SEA : Oui ces équipements coûtent réellement cher mais avec ma stratégie qui repose à 70% sur la méthode asiatique et à 30% sur celle de l’Amérique du Nord, je crois que l’achat ou la vente seront secondaires. Mon option est au lieu de voir grand par l’obtention des gros équipements qui sont faits pour la réalisation de grandes superficies agricoles nous ferons le choix des petites et des moyens équipements moins couteux à l’achat, faciles à transporter, à utiliser, à entretenir et réparer. 

 

MAP Info : A part l’intérêt économique, quelles autres motivations avez-vous ?

 

SEA : Je répondrai qu’on ne peut pas vivre heureux ailleurs et voir son continent, son pays et son peuple dans la pauvreté ambiante occasionnée par le manque d’initiative et de volonté politique des gouvernants. Je suis en train de préparer mon retour en Afrique pas en venant faire ce qui est déjà pratiqué mais en apportant mes expériences et appliquer ce que j’ai vu et étudié en Occident. Je suis fils de planteur, de paysan et mon premier investissement doit être autour de l’agriculture et ses dérivés. J’y suis déjà sans aide, c’est chez moi et j’ai la conviction que le temps sera en ma faveur.

 

MAP Info : Pour conclure, quel message enverriez-vous au continent Africain et à la diaspora ?

 

SEA : Faisons taire nos complexes de supériorité et d’infériorité, de connaisseur ou d’homme providentiel et incontournable. Retournons à nos valeurs qui sont basées sur le principe de la dignité que donne le travail. Nous avons déjà une diaspora la plus éduquée du monde seulement nous ne sommes pas unis ou nous nous sous estimons pire, nous créons du pessimisme ambiant, 

 

L’application de nos savoirs doivent prendre le dessus sur nos diplômes. C’est vrai que nos parents et frères du continent nous voient comme des vaches à lait qu’il faut traire à tout moment par des demandes d’aide qui n’en finissent pas. Mais appliquons sans humeur l’ordre et la méthode acquises au cours de nos années d’expérience, dans des projets en Afrique. Unissons-nous autour des principes légaux bien définis par des clauses d’unions ; appelons l’épargne, sécurisons la gestion de ses fonds selon les lois de nos pays d’adoption et allons à l’investissement dans nos pays d’Afrique car on y a besoin de nous. 

 

Le Mouvement d’Action Panafricain est déjà une plateforme de réalisation de nos ambitions.
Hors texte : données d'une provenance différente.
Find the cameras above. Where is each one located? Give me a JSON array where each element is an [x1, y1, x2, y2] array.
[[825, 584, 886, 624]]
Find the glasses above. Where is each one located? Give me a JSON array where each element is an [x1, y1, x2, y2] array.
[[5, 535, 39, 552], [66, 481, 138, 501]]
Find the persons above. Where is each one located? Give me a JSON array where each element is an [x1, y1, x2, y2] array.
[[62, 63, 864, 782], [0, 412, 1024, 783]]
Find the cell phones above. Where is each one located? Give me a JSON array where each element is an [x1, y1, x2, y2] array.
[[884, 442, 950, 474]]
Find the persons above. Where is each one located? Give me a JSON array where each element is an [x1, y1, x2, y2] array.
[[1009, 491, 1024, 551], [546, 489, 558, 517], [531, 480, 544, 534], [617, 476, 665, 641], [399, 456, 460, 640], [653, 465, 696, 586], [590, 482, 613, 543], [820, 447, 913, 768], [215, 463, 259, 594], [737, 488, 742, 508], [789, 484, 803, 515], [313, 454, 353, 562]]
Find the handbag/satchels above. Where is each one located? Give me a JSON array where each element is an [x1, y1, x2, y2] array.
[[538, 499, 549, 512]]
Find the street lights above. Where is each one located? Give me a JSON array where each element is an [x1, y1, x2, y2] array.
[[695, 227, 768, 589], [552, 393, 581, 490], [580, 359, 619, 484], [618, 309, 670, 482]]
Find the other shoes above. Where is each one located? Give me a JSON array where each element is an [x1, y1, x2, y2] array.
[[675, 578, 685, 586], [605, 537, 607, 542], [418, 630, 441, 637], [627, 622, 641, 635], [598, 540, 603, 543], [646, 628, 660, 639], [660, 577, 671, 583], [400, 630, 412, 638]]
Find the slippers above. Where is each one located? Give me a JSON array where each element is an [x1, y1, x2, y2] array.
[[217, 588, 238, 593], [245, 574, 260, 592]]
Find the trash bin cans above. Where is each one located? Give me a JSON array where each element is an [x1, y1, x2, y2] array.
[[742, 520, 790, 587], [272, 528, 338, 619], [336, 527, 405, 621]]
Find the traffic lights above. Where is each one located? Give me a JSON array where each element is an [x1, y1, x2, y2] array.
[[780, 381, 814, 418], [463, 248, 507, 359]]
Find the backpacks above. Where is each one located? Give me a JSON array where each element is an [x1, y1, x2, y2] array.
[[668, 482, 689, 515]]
Il ne faudrait qu’un Euro ou un Dollar par mois sur douze mois comme investissement par 100, 000 de ses membres ce qui donnerait 1,200,000 Euros ou Dollars. Il est vrai qu’il faut améliorer la gestion du pouvoir en Afrique ; mais pas en faisant uniquement de la politique. Nous avons aussi besoin de nous investir sur le terrain avec nos moyens dans des secteurs de développement économique et social en priorité. 

 

Nous devons nous donner les moyens de faire face aux investisseurs venus d’ailleurs, dans le but de s’accaparer de nos richesses, en démontrant notre savoir-faire sur le terrain. Voilà mon message de fin d’interview tout en remerciant le MAP de m’avoir donné la parole.